Haar - Die Gemeinde Haar will eine kommunale Sicherheitswacht einrichten. Von der Polizei ausgebildete Bürger werden in Wohnsiedlungen und Parks patrouillieren.

Die Gemeinde reagiert damit entschlossen auf zunehmende Fälle von Ruhestörungen und Vandalismus.

Im Sommer sind die Telefone im Rathaus heißgelaufen: Bürger berichteten von Saufgelagen und Gegröle im Sportpark. Das Spielfeld war zeitweise übersät von Scherben und Dreck.
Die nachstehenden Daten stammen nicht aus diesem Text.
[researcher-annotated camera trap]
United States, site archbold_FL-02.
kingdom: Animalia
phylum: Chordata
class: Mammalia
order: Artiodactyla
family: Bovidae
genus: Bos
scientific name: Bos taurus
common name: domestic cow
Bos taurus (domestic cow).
Die Polizei kann dem Gelage kaum Herr werden, wie Karl-Heinz Schilling, Leiter der Polizeiinspektion Haar, zuletzt berichtete. Die Beamten könnten eben nicht überall gleichzeitig sein.
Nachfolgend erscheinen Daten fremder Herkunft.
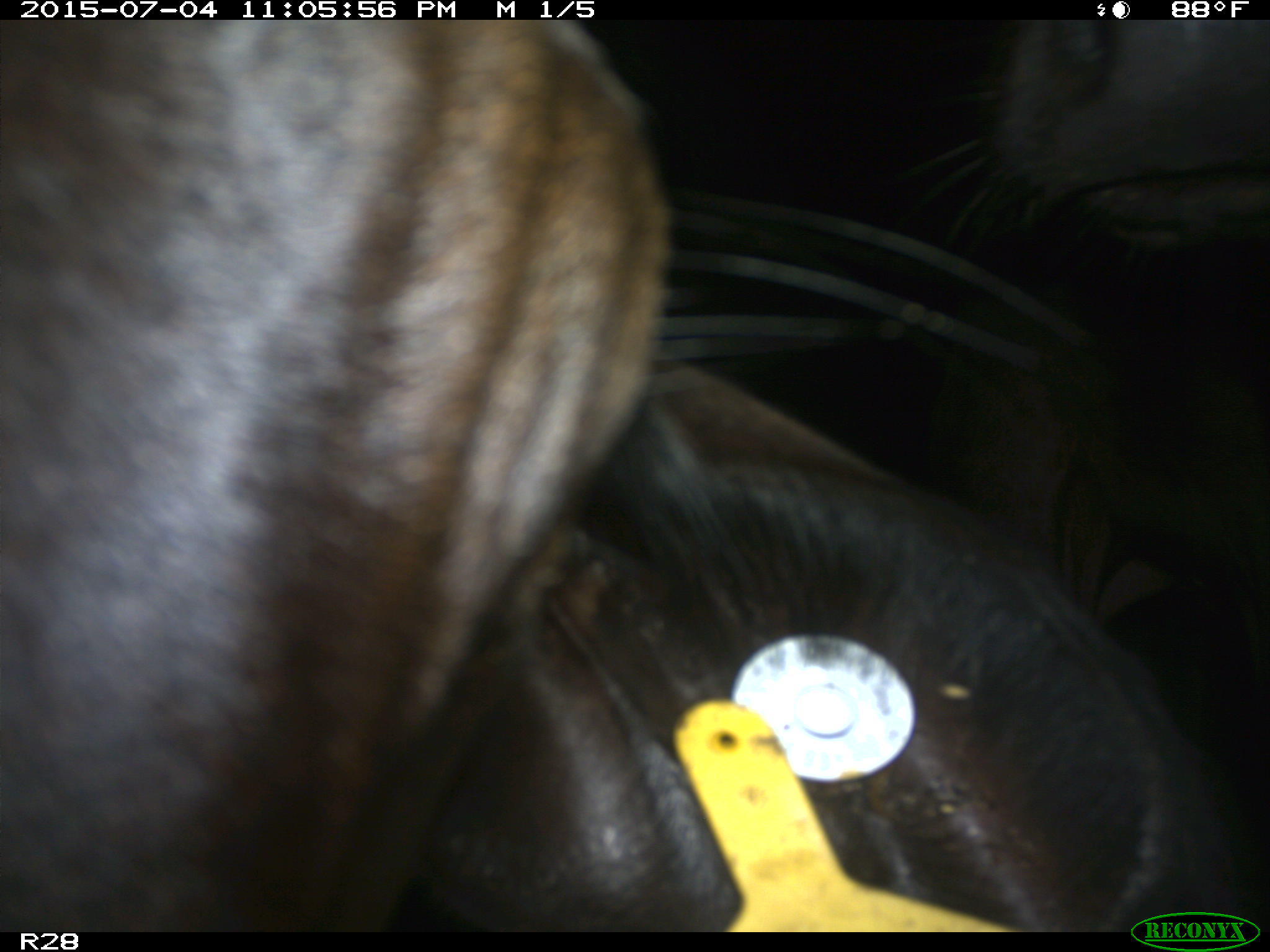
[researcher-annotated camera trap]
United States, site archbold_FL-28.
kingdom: Animalia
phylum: Chordata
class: Mammalia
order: Artiodactyla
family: Bovidae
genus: Bos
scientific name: Bos taurus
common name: domestic cow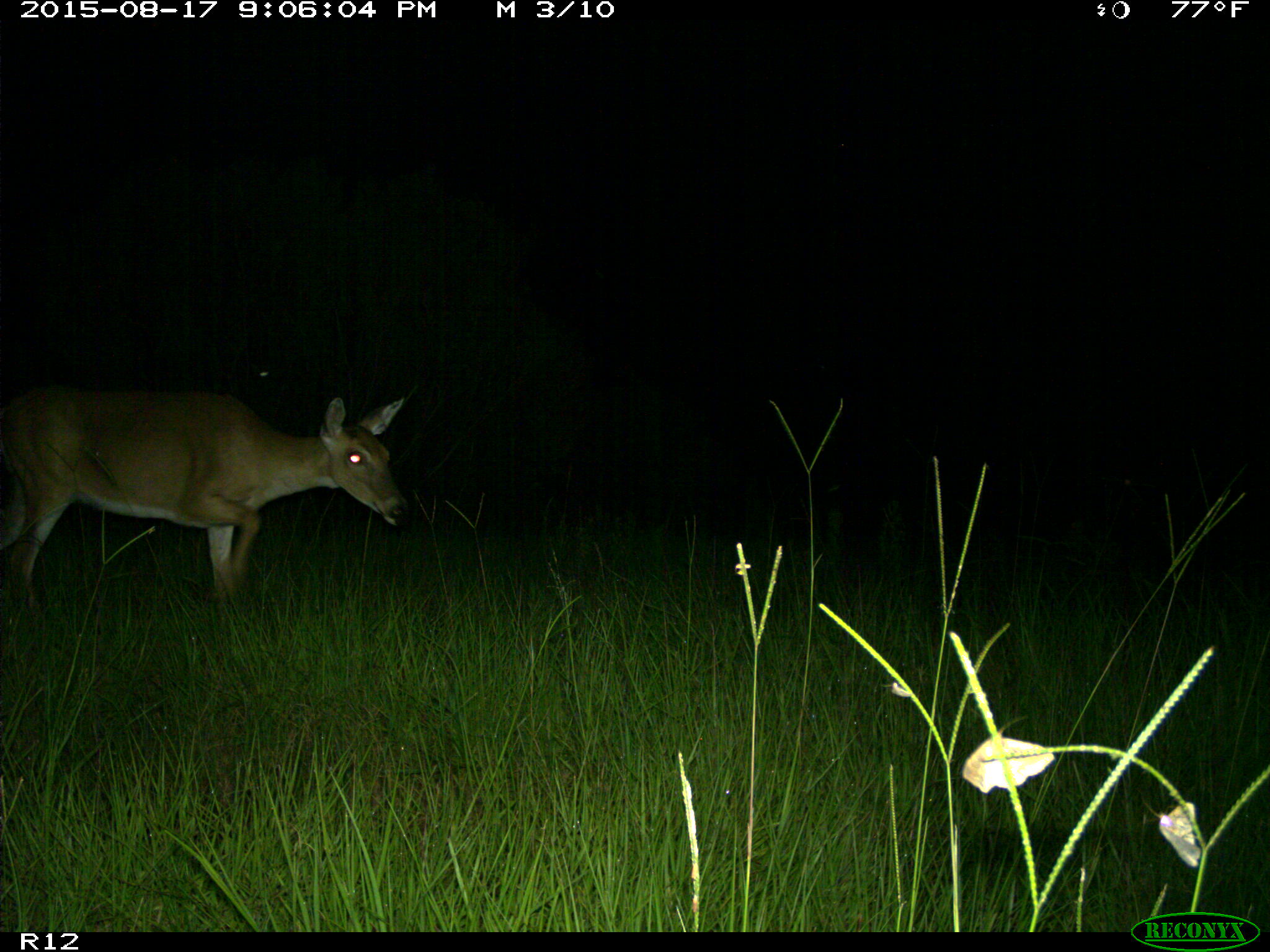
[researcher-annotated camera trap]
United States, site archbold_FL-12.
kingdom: Animalia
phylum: Chordata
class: Mammalia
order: Artiodactyla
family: Cervidae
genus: Odocoileus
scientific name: Odocoileus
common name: deer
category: unidentified deer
Unidentified deer (deer) (Odocoileus).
Die Gemeinde zieht deshalb die Konsequenzen und wird beim Innenministerium die Einrichtung einer Sicherheitswacht beantragen. Es ist nach Ansicht von Bürgermeister Helmut Dworzak und einigen Gemeinderäten „die zweitbeste Lösung“. „Mir wäre ein kommunaler Ordnungsdienst, der dem Rathaus unterstellt ist, lieber“, stellte Dworzak klar. Doch im Gemeinderat ist die Einrichtung einer solchen Truppe, die als eine Art Bürgerwehr wahrgenommen werden könnte, umstritten. Für die Sicherheitswacht fand sich im Rat jetzt eine breite Mehrheit, gegen sechs Stimmen aus CSU- und Grünen-Fraktion.

Die Sicherheitswacht wird sich aus bis zu 18 ehrenamtlichen Bürgern zusammensetzen, die von der Haarer Polizei ausgewählt und ausgebildet werden. Die Wächter bekommen eine Aufwandsentschädigung von 7,16 Euro in der Stunde. Sie sollen in Zweier-Teams zweimal die Woche an Brennpunkten Streife gehen, bekleidet nicht mit einer Uniform, sondern lediglich mit einem Kennschild „Sicherheitswacht“ an der Brust sowie einer hellgrünen Ärmelschlaufe oder einem blauen Blouson. Die Hilfs-Polizisten werden mit Funkgerät und Reizstoffsprühdose ausgestattet.